Becoming a mother has an enormous impact on a woman's body, relationships, and goals. Leaving the workforce to become a stay at home parent can be just as difficult a transition.

Transition from Career to Cribs Mirrors First Time Parenting

Nina Barrett, author of I Wished Someone Had Told Me: A Realistic Guide to Early Motherhood, [Simon and Schuster, 1990], compares the motherhood transition to child birth, "Just as my body had stretched and ached to bear this child, so my whole life, my relationships, my ambitions and my self-image, would have to rework itself around the baby's presence."

Having a baby does in fact change everything.
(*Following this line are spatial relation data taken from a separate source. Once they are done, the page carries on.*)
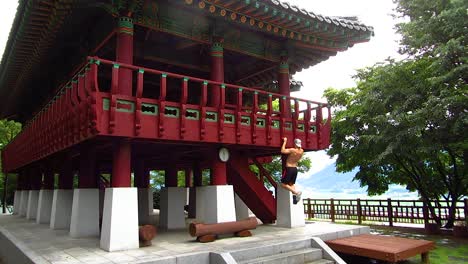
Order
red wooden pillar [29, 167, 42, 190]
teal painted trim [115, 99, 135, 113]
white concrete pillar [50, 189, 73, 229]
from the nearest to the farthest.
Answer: teal painted trim [115, 99, 135, 113]
white concrete pillar [50, 189, 73, 229]
red wooden pillar [29, 167, 42, 190]

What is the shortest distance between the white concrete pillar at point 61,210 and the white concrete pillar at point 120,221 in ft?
18.0

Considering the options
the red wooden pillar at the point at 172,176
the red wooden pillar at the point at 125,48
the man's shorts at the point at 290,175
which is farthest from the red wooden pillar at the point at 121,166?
the red wooden pillar at the point at 172,176

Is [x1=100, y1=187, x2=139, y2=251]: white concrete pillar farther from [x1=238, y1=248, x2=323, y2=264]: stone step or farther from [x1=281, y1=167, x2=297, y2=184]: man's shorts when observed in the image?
[x1=281, y1=167, x2=297, y2=184]: man's shorts

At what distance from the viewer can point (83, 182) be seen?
11.8m

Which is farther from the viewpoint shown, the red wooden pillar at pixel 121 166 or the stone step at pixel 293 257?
the red wooden pillar at pixel 121 166

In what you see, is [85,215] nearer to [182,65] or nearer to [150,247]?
[150,247]

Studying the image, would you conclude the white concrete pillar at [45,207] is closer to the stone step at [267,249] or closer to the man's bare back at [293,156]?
the stone step at [267,249]

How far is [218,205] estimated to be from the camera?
33.8ft

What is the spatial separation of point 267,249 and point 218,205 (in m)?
2.19

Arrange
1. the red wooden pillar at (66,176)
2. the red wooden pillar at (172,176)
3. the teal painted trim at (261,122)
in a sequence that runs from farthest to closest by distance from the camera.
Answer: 1. the red wooden pillar at (172,176)
2. the red wooden pillar at (66,176)
3. the teal painted trim at (261,122)

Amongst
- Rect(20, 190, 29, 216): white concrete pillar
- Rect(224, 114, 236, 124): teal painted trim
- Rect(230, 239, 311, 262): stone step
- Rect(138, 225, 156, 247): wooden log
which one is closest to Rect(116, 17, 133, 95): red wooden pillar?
Rect(224, 114, 236, 124): teal painted trim

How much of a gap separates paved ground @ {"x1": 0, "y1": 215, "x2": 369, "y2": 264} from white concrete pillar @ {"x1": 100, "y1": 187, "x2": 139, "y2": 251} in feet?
0.79

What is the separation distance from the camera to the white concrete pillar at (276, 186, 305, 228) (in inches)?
479

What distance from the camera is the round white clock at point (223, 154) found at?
1087 centimetres
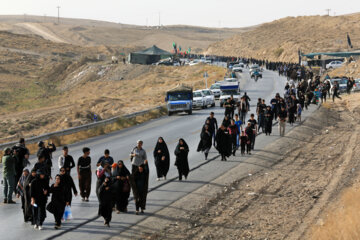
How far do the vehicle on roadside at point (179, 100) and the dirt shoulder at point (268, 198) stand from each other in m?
13.4

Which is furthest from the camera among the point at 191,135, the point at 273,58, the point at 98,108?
the point at 273,58

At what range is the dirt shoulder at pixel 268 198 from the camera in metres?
14.6

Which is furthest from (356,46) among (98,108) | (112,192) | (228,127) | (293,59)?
(112,192)

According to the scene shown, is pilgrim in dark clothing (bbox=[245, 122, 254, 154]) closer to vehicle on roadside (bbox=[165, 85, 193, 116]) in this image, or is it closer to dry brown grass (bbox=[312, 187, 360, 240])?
dry brown grass (bbox=[312, 187, 360, 240])

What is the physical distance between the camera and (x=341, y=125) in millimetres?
39562

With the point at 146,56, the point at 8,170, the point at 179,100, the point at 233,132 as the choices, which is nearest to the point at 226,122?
the point at 233,132

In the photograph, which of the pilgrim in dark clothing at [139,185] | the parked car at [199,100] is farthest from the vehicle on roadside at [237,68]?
the pilgrim in dark clothing at [139,185]

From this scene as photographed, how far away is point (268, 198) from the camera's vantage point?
18.3 m

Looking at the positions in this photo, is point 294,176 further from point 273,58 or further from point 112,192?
point 273,58

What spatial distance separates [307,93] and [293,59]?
282 ft

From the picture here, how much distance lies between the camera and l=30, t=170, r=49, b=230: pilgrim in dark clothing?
45.5 ft

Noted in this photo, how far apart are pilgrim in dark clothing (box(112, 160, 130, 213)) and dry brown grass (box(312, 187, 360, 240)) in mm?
4770

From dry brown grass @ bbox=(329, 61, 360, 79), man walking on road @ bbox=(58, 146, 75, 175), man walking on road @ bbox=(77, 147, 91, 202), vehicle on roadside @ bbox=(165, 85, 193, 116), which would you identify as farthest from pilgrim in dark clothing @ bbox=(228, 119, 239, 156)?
dry brown grass @ bbox=(329, 61, 360, 79)

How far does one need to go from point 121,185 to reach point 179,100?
27.6 meters
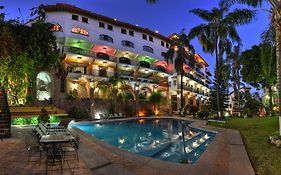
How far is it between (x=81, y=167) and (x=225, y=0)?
13.8 meters

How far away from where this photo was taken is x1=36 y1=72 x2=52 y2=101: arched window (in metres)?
33.2

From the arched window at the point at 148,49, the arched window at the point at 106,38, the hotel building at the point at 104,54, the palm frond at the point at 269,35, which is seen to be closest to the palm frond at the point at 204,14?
the palm frond at the point at 269,35

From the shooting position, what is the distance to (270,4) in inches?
492

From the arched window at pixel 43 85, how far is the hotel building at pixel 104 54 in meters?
0.14

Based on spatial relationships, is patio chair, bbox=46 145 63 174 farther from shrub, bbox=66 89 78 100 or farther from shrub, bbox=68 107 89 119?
shrub, bbox=66 89 78 100

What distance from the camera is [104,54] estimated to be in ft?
142

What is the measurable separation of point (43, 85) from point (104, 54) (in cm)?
1293

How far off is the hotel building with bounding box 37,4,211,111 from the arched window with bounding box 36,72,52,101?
0.14 metres

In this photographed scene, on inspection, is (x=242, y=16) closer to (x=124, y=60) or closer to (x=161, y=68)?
(x=124, y=60)

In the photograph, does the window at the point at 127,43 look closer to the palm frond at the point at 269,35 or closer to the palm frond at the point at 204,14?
the palm frond at the point at 204,14

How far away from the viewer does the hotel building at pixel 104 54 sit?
37312 mm

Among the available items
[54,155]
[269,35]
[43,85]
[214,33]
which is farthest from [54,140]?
[43,85]

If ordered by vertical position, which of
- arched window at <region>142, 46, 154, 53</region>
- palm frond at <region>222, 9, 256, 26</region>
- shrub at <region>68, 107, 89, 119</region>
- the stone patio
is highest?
arched window at <region>142, 46, 154, 53</region>

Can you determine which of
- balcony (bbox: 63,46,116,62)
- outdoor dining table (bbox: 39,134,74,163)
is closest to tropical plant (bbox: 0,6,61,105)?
balcony (bbox: 63,46,116,62)
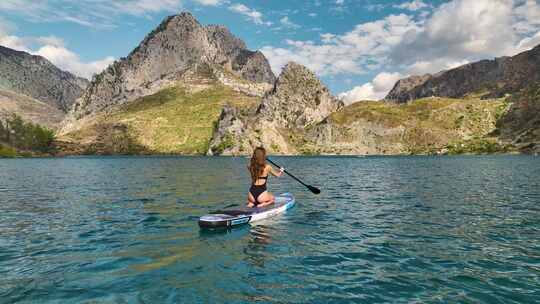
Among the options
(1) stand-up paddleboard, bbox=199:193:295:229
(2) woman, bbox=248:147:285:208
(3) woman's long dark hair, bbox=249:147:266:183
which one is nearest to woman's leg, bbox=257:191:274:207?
(2) woman, bbox=248:147:285:208

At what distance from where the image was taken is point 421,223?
78.6 ft

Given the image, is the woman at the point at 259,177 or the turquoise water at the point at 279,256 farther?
the woman at the point at 259,177

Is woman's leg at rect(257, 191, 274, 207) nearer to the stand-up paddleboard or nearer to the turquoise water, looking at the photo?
the stand-up paddleboard

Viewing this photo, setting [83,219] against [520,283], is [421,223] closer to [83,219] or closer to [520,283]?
[520,283]

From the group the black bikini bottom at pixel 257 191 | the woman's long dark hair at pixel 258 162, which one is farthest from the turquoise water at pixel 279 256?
the woman's long dark hair at pixel 258 162

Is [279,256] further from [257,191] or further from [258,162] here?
[257,191]

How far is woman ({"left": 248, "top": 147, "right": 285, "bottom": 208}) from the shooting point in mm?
23914

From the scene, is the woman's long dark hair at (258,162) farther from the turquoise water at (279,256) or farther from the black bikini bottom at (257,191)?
the turquoise water at (279,256)

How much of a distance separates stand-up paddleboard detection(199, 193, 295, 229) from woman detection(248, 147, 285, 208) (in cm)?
69

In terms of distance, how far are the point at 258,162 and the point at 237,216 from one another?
12.8ft

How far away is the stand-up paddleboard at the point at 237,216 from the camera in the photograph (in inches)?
827

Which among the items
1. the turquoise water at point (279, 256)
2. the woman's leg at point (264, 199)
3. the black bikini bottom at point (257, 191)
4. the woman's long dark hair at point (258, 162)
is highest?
the woman's long dark hair at point (258, 162)

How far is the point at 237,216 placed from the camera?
21906 mm

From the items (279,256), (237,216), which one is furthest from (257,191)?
(279,256)
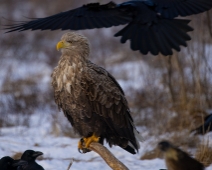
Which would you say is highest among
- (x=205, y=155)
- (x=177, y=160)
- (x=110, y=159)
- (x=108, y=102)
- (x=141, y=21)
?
(x=141, y=21)

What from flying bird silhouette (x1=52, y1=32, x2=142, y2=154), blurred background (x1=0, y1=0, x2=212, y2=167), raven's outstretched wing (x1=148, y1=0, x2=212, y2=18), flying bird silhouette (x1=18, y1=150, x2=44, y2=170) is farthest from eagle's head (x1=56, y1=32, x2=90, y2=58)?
flying bird silhouette (x1=18, y1=150, x2=44, y2=170)

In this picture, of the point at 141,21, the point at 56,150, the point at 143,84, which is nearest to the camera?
the point at 141,21

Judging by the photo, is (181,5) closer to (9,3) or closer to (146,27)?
(146,27)

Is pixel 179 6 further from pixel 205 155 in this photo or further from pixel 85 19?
pixel 205 155

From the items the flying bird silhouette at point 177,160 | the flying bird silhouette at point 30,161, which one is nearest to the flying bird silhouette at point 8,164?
the flying bird silhouette at point 30,161

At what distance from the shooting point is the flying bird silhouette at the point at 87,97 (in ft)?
17.4

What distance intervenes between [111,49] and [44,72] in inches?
102

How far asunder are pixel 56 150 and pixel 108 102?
2593 millimetres

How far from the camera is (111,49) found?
1590 centimetres

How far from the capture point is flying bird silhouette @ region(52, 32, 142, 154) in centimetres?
531

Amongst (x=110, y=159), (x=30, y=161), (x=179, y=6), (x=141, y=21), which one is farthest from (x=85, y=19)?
(x=30, y=161)

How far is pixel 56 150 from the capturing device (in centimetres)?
791

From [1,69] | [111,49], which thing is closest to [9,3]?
[111,49]

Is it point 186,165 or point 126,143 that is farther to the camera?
point 126,143
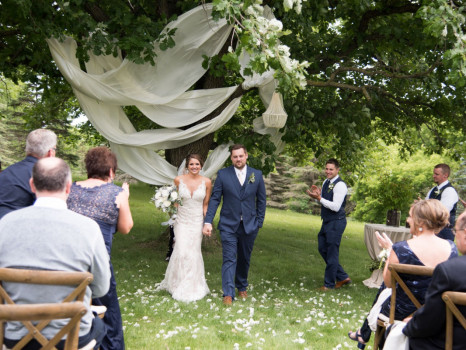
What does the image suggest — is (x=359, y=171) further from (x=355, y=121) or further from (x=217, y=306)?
(x=217, y=306)

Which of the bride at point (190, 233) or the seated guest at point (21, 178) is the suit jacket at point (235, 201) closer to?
the bride at point (190, 233)

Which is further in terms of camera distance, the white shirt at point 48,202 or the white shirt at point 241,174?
the white shirt at point 241,174

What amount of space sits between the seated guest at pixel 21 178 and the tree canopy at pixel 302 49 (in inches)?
90.8

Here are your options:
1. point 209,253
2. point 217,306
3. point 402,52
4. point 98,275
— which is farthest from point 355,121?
point 98,275

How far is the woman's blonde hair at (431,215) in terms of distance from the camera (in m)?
3.57

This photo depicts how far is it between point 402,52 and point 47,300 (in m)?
11.1

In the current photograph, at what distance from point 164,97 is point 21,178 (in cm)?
461

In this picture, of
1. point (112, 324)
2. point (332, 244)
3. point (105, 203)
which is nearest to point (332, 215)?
point (332, 244)

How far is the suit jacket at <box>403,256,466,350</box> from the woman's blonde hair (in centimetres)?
78

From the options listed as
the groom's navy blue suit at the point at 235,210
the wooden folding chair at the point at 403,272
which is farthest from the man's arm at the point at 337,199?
the wooden folding chair at the point at 403,272

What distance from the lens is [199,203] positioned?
7297 mm

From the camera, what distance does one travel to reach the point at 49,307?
7.89 feet

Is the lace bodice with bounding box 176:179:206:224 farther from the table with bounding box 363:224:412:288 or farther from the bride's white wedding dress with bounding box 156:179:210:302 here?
the table with bounding box 363:224:412:288

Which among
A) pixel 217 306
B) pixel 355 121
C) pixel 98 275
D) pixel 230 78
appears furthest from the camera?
pixel 230 78
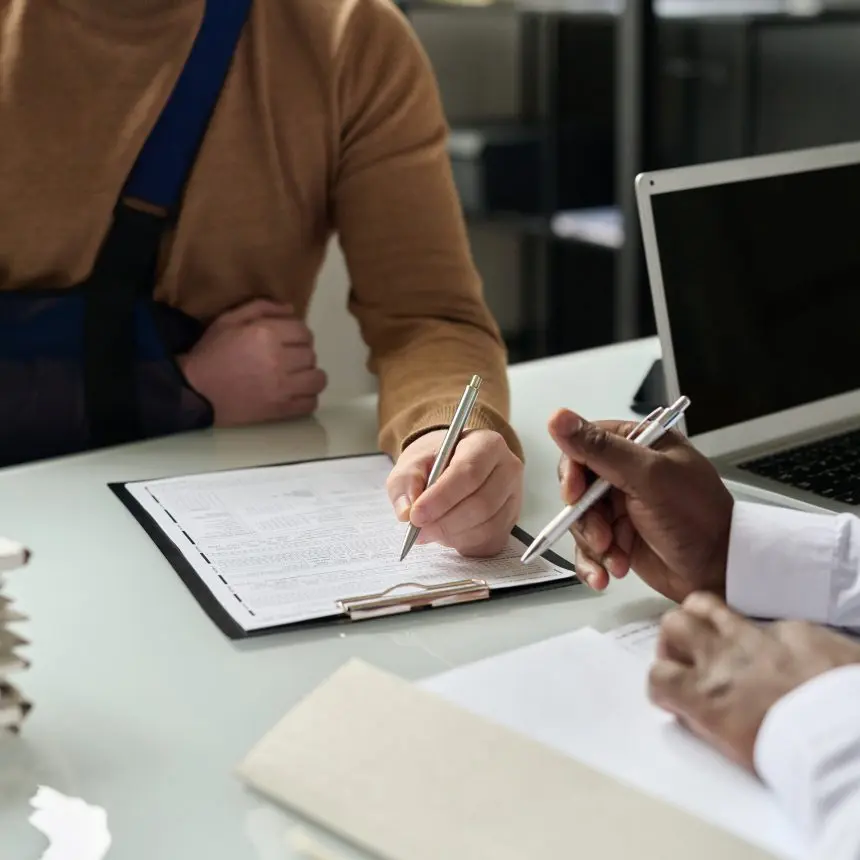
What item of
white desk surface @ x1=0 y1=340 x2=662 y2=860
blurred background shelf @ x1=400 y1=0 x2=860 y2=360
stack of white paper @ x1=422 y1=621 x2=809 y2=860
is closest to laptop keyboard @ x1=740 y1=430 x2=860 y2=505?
white desk surface @ x1=0 y1=340 x2=662 y2=860

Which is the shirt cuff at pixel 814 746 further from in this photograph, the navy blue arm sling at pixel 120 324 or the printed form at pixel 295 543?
the navy blue arm sling at pixel 120 324

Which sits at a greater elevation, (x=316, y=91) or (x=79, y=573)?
(x=316, y=91)

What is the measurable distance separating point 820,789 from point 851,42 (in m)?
2.01

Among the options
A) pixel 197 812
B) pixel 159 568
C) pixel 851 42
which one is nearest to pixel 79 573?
pixel 159 568

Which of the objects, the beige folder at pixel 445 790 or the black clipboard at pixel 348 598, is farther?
the black clipboard at pixel 348 598

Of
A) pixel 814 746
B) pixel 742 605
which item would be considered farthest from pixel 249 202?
pixel 814 746

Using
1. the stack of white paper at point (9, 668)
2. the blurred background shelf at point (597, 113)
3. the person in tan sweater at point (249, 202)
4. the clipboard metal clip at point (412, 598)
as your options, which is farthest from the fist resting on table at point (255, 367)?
the blurred background shelf at point (597, 113)

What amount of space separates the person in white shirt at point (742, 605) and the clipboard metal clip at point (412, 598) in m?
0.07

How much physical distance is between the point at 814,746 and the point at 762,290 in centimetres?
55

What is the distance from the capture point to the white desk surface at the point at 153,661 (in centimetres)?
54

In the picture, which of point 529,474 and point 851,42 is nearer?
point 529,474

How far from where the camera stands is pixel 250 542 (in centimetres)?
82

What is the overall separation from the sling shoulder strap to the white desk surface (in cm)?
27

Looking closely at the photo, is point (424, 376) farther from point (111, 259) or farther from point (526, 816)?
point (526, 816)
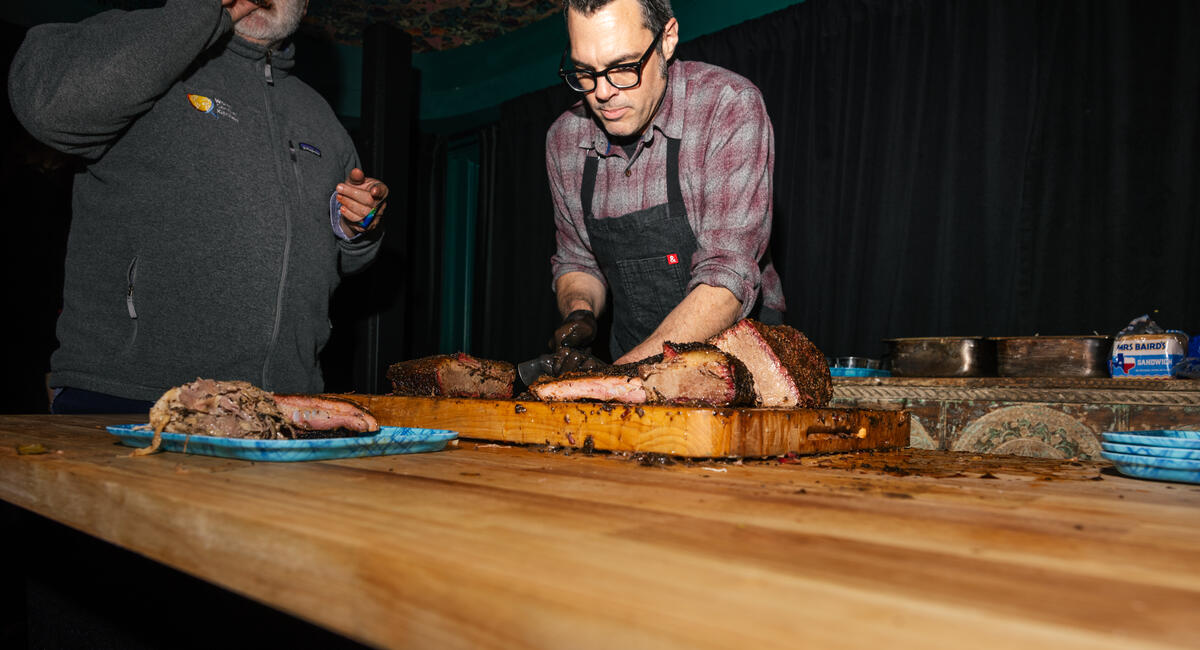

Every aspect of your life is abruptly pulled apart and reorganized. Add leaving a career to the new motherhood mix and many women experience an identity crisis. To ease your adjustment anxiety, create a paradigm shift in your thinking: don't decide how you should feel at home, instead simply accept how you do feel.

5 Tips to Feel More at Home - At Home

Despite the popular belief that it takes about a year to feel comfortable with the transition, parents aren't robots, they’re individuals. Not everyone feels exactly the same when they move from the boardroom to the baby's room. Yet if you're honest with yourself and avoid comparing your reactions to other mothers, you'll ease into your transition and begin to develop a new, more comfortable identity. Try these tips:

Accept Key Truths: Every Parent Doesn't Feel the Same

If after months on the home front you still aren't overcome with joy, reduce your anxiety by letting yourself off the hook. Because while your aunt, sister, playgroup friend or neighbor might be content at home full-time with the kids, it's perfectly natural that some parents never feel entirely satisfied after they leave the workforce. As long as you avoid defining “good mother” by the degree to which you like being at home, you can face the truth for what it is without judgment.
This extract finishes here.